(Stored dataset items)
>>>

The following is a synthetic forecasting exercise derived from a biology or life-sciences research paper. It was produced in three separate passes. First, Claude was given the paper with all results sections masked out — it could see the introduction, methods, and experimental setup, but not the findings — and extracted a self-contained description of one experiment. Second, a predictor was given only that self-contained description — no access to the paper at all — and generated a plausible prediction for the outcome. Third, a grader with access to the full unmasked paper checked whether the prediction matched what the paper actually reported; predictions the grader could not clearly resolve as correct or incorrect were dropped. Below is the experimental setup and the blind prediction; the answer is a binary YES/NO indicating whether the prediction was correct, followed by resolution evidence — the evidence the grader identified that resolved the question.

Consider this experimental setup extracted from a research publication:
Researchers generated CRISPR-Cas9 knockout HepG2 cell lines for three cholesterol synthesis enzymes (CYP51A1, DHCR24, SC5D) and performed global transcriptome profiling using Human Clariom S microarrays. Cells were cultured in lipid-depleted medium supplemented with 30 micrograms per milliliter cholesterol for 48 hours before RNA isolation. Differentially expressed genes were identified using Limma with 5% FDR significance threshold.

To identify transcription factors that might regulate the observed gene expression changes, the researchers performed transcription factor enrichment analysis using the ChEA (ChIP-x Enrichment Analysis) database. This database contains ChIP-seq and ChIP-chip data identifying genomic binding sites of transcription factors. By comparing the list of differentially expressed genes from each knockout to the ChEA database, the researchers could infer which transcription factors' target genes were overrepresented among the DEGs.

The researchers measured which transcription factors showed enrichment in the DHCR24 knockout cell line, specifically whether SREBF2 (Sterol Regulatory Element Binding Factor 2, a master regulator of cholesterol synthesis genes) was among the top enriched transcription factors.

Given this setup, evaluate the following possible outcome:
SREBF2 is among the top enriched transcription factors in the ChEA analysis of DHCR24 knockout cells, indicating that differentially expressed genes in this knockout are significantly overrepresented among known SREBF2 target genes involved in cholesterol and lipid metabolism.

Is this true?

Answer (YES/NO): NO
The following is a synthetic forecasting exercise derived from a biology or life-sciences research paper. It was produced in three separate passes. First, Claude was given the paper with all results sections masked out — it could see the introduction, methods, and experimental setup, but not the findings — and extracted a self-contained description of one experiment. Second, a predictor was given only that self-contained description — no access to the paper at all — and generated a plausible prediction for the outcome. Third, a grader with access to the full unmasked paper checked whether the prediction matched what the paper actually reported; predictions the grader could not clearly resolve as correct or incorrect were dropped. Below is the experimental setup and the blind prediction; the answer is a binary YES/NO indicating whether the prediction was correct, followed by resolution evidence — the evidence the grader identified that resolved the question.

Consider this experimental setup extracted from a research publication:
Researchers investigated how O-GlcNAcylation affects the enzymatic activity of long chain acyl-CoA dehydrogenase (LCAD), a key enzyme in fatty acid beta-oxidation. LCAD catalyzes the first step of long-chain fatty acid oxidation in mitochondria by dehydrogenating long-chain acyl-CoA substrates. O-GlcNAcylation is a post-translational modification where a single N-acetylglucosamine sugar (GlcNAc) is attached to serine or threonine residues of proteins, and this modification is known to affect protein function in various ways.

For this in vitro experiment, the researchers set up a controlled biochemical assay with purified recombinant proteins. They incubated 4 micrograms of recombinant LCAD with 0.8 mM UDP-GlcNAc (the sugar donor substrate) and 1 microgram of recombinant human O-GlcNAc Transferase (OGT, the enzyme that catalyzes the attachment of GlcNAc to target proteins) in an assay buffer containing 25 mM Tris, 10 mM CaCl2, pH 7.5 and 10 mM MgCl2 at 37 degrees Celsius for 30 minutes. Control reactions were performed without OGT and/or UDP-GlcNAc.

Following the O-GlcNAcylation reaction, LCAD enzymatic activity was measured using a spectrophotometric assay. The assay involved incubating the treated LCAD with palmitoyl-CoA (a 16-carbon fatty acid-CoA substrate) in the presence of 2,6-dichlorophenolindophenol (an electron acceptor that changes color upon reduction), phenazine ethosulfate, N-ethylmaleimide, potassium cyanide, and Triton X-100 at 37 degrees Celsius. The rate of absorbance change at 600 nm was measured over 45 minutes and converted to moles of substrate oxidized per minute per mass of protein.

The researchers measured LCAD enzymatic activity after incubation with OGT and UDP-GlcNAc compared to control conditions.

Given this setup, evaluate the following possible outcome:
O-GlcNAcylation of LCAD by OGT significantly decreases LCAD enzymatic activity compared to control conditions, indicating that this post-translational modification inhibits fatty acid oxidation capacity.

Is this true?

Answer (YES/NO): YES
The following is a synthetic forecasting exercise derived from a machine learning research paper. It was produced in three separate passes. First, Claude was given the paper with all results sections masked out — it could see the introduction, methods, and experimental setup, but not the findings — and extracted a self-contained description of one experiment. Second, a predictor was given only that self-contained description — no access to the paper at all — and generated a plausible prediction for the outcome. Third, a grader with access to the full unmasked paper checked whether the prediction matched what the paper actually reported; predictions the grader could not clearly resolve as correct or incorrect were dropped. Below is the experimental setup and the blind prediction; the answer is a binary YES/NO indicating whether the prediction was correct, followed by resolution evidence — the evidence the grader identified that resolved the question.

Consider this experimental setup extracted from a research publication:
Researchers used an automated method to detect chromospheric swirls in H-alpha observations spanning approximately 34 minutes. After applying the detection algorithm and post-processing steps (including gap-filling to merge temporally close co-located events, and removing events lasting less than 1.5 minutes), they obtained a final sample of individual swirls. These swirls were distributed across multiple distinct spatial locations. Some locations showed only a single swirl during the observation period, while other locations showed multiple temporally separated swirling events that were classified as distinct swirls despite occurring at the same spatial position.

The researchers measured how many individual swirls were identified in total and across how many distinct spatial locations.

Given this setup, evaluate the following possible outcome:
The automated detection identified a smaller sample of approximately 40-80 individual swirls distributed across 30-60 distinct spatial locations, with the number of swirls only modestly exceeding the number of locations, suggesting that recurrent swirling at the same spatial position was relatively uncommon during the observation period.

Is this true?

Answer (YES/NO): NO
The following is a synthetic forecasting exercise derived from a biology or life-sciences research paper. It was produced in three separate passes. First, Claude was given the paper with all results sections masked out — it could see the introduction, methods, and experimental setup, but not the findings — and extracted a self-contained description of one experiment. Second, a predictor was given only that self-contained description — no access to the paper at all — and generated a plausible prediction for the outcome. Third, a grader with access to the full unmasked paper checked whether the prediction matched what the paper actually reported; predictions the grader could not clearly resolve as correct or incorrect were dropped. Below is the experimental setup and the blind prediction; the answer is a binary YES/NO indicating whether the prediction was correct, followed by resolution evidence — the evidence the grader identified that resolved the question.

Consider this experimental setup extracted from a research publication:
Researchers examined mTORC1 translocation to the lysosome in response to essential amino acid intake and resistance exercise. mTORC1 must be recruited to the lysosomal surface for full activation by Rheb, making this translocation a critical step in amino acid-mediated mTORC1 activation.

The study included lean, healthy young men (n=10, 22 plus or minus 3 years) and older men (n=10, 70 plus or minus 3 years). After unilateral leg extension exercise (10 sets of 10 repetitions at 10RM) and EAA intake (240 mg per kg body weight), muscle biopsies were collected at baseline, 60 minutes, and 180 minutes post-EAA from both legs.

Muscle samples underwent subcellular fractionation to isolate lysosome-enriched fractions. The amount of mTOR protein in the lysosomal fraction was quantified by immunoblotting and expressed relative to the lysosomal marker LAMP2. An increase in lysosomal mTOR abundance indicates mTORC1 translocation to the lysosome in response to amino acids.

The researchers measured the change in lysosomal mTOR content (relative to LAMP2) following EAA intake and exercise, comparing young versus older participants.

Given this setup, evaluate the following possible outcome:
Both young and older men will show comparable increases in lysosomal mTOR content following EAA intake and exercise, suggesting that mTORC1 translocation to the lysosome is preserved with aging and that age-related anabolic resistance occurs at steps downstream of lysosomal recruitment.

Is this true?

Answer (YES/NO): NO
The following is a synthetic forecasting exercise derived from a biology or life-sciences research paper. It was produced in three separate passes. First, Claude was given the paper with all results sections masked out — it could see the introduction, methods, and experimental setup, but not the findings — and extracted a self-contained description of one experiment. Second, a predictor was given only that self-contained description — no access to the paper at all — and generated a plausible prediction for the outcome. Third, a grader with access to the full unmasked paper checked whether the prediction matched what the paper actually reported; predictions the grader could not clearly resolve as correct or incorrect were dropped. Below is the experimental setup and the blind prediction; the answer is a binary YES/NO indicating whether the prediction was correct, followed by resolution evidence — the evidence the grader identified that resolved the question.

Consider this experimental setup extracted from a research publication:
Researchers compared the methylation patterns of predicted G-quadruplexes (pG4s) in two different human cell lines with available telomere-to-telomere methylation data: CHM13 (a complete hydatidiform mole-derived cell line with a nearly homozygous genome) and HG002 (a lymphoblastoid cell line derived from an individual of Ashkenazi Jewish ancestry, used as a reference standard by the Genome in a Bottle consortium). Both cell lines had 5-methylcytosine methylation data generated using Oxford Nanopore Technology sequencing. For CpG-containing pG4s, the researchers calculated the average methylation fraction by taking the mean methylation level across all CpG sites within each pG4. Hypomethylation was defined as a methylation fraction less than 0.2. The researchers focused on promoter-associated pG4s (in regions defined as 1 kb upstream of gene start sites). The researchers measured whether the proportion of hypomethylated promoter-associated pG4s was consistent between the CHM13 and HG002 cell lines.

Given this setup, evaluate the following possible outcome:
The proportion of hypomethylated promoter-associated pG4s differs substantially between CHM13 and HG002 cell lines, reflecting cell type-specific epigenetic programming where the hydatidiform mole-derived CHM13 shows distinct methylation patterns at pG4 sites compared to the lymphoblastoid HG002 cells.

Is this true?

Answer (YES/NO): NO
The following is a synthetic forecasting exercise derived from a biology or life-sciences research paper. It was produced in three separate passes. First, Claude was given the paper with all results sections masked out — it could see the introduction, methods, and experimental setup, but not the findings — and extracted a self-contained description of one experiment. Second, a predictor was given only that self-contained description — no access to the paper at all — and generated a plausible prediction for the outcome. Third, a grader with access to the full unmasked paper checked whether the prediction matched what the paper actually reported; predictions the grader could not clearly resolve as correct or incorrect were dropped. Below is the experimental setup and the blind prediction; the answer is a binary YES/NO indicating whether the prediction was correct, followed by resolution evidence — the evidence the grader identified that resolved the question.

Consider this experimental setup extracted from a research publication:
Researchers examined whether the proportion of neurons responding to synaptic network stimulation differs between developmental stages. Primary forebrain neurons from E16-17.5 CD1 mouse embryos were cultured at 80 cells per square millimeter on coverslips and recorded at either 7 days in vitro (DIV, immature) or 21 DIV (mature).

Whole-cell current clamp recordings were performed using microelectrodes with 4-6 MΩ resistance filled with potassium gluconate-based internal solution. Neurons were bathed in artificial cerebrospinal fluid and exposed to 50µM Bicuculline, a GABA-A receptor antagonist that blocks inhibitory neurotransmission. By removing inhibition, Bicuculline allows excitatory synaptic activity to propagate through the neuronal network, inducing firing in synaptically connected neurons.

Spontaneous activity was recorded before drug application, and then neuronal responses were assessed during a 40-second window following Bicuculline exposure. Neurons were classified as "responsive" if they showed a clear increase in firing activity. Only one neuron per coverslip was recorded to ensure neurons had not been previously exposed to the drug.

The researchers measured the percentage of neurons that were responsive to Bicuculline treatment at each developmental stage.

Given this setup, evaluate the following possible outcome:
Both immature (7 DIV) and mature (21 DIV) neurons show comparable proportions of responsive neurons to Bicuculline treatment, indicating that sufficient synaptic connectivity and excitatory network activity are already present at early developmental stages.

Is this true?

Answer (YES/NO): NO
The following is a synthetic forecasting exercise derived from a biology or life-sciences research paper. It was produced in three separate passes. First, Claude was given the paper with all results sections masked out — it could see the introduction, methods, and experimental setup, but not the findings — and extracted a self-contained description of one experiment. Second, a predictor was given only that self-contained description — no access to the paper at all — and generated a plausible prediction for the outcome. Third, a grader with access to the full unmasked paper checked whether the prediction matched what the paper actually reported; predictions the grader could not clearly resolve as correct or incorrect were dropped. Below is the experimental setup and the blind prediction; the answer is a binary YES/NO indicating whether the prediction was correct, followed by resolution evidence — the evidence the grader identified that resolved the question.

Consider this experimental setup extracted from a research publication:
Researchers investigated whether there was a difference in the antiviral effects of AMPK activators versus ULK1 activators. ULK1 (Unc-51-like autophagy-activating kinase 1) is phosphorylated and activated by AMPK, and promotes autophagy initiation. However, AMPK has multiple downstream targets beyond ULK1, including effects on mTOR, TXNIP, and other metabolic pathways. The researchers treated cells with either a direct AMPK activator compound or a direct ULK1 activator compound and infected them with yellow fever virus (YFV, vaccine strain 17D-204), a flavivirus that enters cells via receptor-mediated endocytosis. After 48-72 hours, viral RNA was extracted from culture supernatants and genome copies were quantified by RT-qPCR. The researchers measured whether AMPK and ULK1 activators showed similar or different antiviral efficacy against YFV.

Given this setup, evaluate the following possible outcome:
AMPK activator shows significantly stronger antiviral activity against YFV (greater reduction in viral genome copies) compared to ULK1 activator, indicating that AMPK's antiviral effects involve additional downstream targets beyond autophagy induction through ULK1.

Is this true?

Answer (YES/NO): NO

<<<

- _WHAT IS NEEDED_: Locate the word "content" in the records and collect each line it appears in.

- _EXPECTED OUTPUT_:
The researchers measured the change in lysosomal mTOR content (relative to LAMP2) following EAA intake and exercise, comparing young versus older participants.
Both young and older men will show comparable increases in lysosomal mTOR content following EAA intake and exercise, suggesting that mTORC1 translocation to the lysosome is preserved with aging and that age-related anabolic resistance occurs at steps downstream of lysosomal recruitment.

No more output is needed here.